In our view, despite these drawbacks, the view of some perinatal specialists that one should avoid valproate in general among all young women is an over-reaction. All drugs have risks; the clinician’s role is to not to take one risk, and then try to avoid that poor outcome from ever happening, but rather the job of the clinician is to weight all risks against benefits, always starting on the benefit side of the equation (see Hippocratic psychopharmacology). Thus, for me, what matters in all patients with bipolar disorder, including young women, is to get their mood stably euthymic as long as possible. If it takes valproate, it takes valproate. The longer someone is stably euthymic, the longer they will remain so, even after a mood stabilizer is stopped. Young women often stop drinking alcohol for the 9 months of pregnancy; one does not thereby forbid alcohol in all pregnancy-age women. Similar with mood stabilizers like valproate, if they are otherwise the best choice, I believe they should be used and if stable euthymia is achieved, then they can be tapered before a woman decides to conceive. In the rare case, given this approach to using valproate in women, where someone might become pregnant by accident, then addition of folate may help with later first or second trimester neural tube risks, or valproate may then be discontinued.
In women who are not stable, or highly noncompliant, or sexually unreliable, despite valproate usage, then it likely should be de-emphasized compared to other agents with less pregnancy risks, like lithium, lamotrigine, or antipsychotics. However, valproate should not be avoided in general simply because many persons with bipolar disorder experience sexual impulsivity or are non-compliant when they are symptomatic. It frequently cures them. My point is that if it does not help such individuals after a few month trial, then long-term treatment carries increased risks of unplanned pregnancy, and in that setting, it often should be removed from the treatment mix.
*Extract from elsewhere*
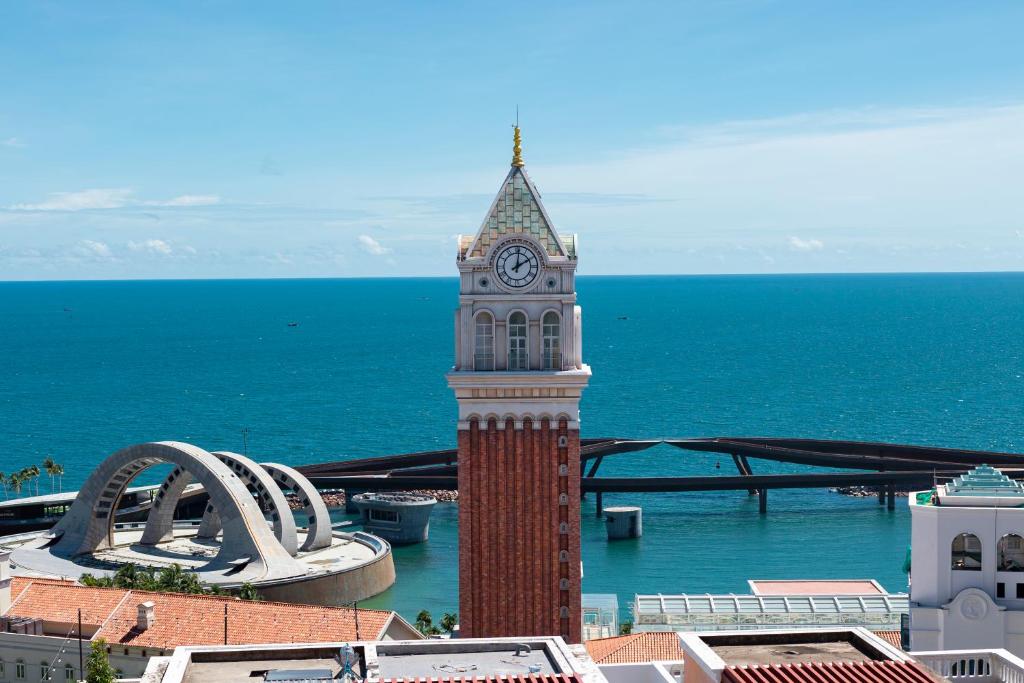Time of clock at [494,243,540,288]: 2:01
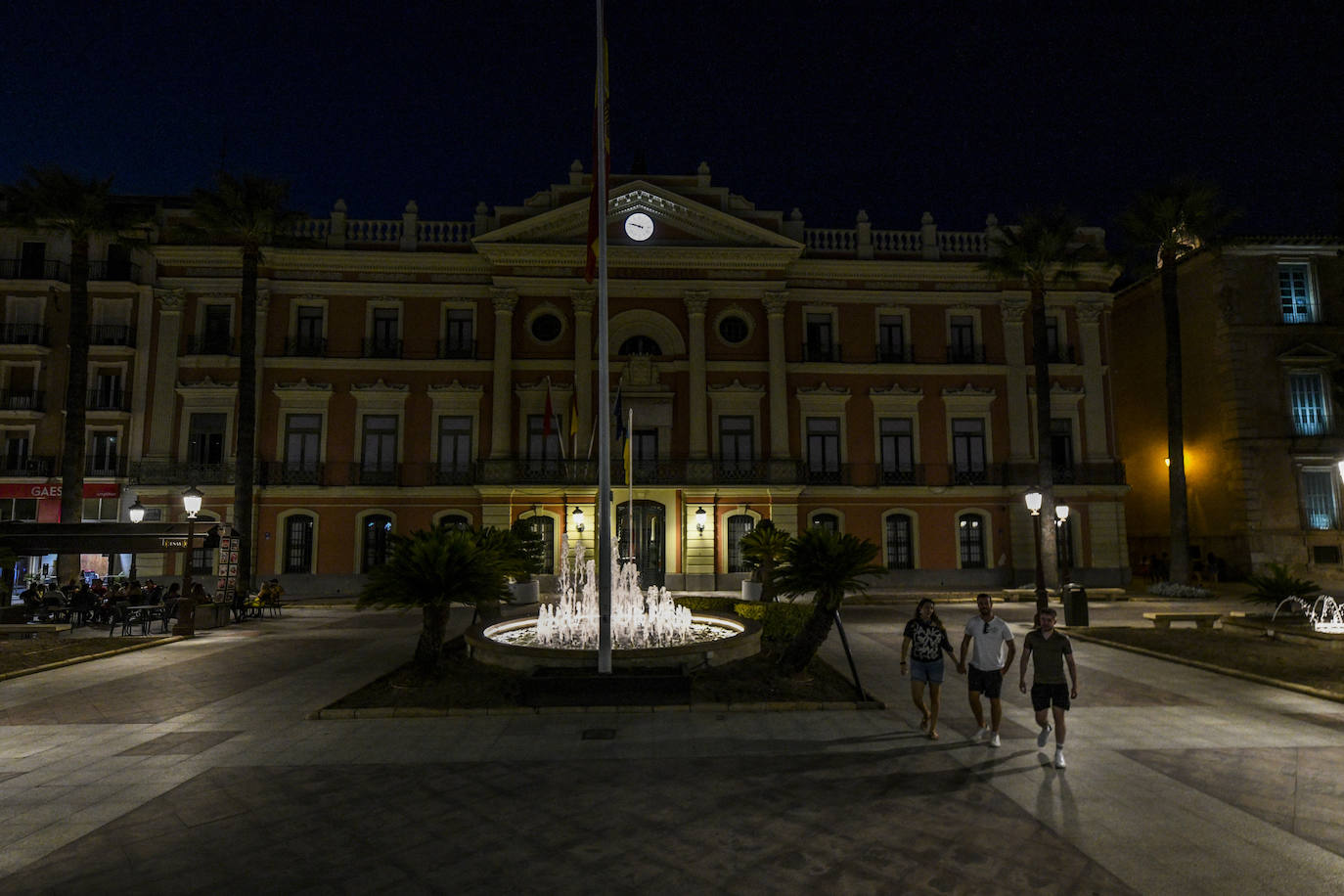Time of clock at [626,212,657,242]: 9:47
Valproate is a mild inhibitor of the cytochrome P450 2D6 system, though this effect likely does not lead to much in the way of clinical drug interactions. On the other hand, valproate is very tightly bound to plasma proteins, and thus can lead to drug interactions with other agents that are highly protein bound. The most prominent example is combination with lamotrigine, where blood levels of the latter are markedly elevated in the presence of valproate, leading to a higher rash risk. There are case examples of pedal edema with valproate plus atypical neuroleptics, which may be related to plasma protein binding. Valproate is also a mild inhibitor of certain clotting factors, which can lead to increased bleeding risk with aspirin or other anticoagulants.